Pour elle, cette méthode ne règle pas le problème du harcèlement scolaire. « Que l’on puisse avoir des outils, comme la MPP, à un moment donné, pour travailler sur telle et telle question, ça peut être pertinent ponctuellement, expose-t-elle. Mais ça ne fait pas changer un système dans le fond. »

Le côté « Kit harcèlement », applicable à tous les établissements, ne fait pas non plus l’unanimité. « Dans un collège avec 200 gamins en zone rurale, qui sont dispatchés, et dans un collège de type centre-ville avec 600 gamins, je ne vois pas pourquoi le même programme marcherait, ce ne sont pas les mêmes problématiques », conclut Johanna Dagorn.

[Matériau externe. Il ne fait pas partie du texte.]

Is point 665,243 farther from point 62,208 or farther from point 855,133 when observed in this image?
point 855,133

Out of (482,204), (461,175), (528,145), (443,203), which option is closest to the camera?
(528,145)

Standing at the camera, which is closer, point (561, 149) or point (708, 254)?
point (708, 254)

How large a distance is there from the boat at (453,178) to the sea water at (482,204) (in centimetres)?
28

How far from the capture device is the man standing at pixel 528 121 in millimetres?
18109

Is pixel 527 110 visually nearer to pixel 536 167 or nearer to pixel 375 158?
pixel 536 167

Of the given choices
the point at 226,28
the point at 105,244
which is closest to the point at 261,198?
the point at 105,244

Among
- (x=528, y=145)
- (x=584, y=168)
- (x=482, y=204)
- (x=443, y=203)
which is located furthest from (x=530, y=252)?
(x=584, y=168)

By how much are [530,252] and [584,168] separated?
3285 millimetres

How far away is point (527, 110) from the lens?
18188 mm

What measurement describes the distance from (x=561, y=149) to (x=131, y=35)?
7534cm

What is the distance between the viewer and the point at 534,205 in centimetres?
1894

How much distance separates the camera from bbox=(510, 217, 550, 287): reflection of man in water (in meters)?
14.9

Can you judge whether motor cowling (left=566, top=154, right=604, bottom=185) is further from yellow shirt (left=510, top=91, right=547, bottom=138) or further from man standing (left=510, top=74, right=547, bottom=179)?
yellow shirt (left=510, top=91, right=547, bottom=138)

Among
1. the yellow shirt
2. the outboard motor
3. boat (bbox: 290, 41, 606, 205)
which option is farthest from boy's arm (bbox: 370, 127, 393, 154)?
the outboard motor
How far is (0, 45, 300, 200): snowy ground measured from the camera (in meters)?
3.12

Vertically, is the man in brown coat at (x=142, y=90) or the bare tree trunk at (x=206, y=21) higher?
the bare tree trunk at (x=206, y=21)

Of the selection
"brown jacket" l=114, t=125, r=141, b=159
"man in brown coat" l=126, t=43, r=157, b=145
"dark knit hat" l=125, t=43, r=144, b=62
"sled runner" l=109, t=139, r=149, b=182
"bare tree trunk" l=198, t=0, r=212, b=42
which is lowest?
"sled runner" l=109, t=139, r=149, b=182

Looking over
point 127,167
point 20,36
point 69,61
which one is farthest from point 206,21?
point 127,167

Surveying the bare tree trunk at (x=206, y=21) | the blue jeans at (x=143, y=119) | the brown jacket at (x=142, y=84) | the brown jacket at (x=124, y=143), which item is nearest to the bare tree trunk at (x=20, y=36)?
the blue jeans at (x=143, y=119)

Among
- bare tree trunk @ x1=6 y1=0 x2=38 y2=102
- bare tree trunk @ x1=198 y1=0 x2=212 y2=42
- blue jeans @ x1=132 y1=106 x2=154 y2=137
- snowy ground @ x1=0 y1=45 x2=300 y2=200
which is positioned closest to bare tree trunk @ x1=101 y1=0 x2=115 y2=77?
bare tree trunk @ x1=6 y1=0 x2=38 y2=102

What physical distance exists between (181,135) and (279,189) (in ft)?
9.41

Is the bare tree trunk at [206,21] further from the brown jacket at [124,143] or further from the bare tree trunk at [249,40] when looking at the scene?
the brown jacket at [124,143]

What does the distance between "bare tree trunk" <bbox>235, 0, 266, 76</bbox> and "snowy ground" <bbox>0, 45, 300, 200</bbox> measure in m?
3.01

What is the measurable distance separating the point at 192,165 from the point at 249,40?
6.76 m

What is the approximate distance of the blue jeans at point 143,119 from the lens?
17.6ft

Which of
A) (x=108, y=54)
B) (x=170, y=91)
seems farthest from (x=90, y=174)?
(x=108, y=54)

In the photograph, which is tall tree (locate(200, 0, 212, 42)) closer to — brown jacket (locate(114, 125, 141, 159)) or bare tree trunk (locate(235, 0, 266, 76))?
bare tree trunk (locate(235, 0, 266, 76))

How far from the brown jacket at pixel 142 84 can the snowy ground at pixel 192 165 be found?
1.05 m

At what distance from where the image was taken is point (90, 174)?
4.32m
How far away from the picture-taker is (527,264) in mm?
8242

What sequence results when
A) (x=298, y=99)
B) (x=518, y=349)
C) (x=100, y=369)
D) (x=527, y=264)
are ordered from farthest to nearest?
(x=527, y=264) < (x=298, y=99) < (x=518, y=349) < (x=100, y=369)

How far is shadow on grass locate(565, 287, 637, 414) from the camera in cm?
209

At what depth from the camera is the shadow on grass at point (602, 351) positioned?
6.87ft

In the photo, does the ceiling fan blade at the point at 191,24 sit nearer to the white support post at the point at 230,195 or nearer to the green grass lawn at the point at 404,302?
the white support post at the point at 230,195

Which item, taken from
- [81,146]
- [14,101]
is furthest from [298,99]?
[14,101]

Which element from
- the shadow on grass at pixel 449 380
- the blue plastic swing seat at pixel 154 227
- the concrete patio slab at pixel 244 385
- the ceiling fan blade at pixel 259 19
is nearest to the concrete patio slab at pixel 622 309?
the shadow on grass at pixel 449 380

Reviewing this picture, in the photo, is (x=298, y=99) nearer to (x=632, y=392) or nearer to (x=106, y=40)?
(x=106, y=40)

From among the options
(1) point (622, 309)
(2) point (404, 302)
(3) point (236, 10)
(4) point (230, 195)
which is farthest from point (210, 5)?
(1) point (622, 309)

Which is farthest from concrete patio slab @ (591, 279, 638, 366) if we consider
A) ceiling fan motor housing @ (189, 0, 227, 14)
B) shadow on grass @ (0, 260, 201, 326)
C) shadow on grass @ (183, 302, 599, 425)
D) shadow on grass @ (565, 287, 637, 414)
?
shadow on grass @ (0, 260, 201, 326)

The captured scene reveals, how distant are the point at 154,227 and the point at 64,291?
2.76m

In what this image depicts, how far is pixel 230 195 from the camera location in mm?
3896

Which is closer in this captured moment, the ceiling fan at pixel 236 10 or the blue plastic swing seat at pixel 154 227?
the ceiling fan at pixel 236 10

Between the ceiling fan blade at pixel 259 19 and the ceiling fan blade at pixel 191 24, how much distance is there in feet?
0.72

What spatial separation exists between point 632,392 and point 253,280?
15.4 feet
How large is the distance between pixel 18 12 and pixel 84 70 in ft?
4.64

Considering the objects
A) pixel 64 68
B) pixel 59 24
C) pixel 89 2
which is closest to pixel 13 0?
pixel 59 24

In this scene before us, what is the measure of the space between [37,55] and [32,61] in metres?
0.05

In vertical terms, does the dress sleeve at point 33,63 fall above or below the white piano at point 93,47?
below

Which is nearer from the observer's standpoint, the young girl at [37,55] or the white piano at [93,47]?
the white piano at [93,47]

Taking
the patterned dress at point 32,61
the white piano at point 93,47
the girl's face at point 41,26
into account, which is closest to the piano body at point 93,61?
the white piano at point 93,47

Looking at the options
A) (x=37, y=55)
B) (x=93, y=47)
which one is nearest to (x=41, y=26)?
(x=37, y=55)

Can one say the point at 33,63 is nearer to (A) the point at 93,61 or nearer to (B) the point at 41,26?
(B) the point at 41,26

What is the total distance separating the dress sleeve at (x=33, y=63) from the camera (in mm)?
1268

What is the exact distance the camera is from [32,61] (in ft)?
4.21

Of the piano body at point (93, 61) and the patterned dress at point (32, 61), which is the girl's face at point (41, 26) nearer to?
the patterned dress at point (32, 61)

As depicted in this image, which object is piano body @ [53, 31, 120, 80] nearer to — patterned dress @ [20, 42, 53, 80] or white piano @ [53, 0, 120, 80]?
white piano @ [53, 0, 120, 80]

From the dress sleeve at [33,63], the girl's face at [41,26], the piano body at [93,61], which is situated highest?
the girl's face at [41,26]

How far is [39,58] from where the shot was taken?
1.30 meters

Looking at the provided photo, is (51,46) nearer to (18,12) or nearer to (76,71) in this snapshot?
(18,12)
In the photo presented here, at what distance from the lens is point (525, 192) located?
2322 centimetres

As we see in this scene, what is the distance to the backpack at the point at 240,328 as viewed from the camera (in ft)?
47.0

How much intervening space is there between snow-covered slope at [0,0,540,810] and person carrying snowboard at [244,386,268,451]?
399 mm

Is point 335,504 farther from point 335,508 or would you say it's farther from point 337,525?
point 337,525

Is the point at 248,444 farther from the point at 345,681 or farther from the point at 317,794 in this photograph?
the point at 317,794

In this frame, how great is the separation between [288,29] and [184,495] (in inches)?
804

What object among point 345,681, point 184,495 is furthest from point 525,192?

Si l’intention est louable, les moyens ne sont pas pour autant mis pour faire de la lutte contre le harcèlement une priorité. « Ce qui est pertinent, c’est de se préoccuper des questions de harcèlement. Mais c’est un peu comme tous les programmes qui se mettent en place à l’Éducation nationale, c’est très médiatisé à un moment donné et ensuite, ça n’est pas forcément bien utilisé dans les écoles, par manque de temps et de moyens », regrette Guislaine David.